Apple a également déclaré que la Commission européenne avait utilisé ses pouvoirs pour « adapter ses modifications à la législation nationale irlandaise », ce qui créerait des incertitude pour les entreprises. Apple a ensuite affirmé que la quasi-totalité de ses activités de recherche et développement se déroulaient aux États-Unis. C’est à ce stade que l’entreprise devrait payer le plus d’impôts :

« La Commission affirme en substance que tous les bénéfices d’Apple provenant de toutes ses ventes en dehors des États-Unis doivent être imputés à deux succursales en Irlande. Les produits iPhone, iPad, App Store et autres produits et services Apple, ainsi que les droits fondamentaux de la propriété intellectuelle, ont tous été développés aux États-Unis et non en Irlande. Les activités des filiales européennes ne comprenaient pas la création, le développement ou la gestion de ces droits ou produits. Sur la base des faits, la ligne principale adoptée par la Commission remet en question la réalité et le bon sens : simplement, les activités de ces deux succursales en Irlande ne pourraient pas être responsables de la quasi-totalité des bénéfices d’Apple en dehors des États-Unis. » (Reuters)

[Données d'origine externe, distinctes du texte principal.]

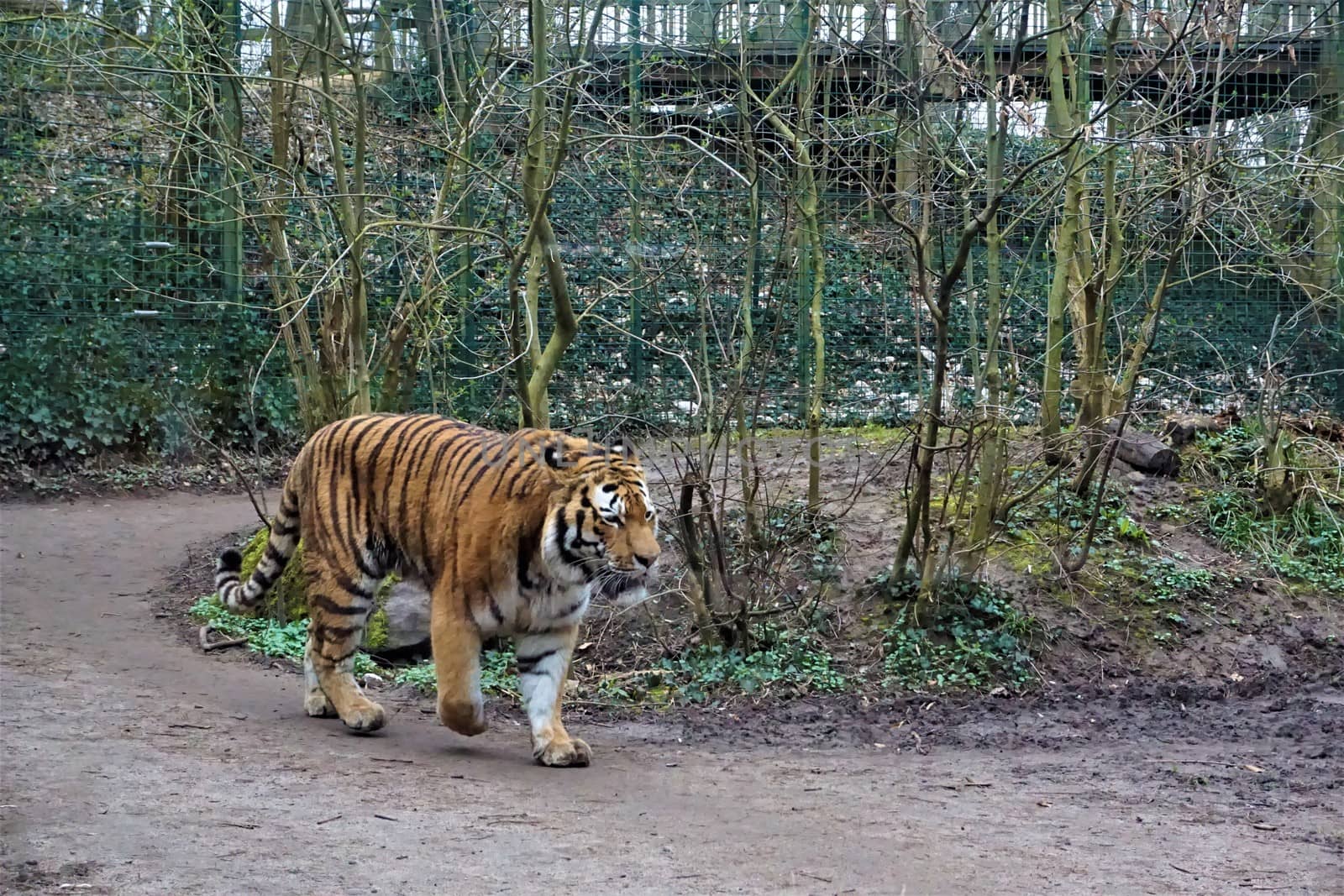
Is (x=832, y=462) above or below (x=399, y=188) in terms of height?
below

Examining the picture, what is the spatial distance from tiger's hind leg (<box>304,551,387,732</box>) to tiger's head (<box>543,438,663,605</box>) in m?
1.11

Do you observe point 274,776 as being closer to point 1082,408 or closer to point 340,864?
point 340,864

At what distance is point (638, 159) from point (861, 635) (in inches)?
147

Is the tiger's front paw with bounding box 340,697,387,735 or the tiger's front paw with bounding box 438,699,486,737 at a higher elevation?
the tiger's front paw with bounding box 438,699,486,737

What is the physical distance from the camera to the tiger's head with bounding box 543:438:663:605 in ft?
17.2

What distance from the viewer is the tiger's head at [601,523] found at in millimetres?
5238

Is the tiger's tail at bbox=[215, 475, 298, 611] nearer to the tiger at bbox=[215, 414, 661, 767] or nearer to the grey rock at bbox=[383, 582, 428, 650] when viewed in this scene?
the tiger at bbox=[215, 414, 661, 767]

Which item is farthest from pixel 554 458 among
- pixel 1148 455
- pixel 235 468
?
pixel 1148 455

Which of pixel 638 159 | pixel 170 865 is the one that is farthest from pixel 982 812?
pixel 638 159

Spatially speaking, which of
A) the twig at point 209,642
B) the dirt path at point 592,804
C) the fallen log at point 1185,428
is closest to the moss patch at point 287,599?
the twig at point 209,642

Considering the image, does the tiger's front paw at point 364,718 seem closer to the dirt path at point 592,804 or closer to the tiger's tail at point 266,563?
the dirt path at point 592,804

Pour participer à cette audience, Apple a envoyé une délégation de 6 personnes conduite par le directeur financier de la société, Luca Maestri.

Nous rappelons qu’en 2016, à la suite d’une enquête de trois ans, la Commission européenne a constaté qu’Apple avait reçu une aide illégale du gouvernement irlandais. Apple aurait payé entre 0,005% et 1% des impôts en Irlande entre 2003 et 2014, comparé au taux d’imposition des sociétés de 12,5% normalement appliqué dans le pays.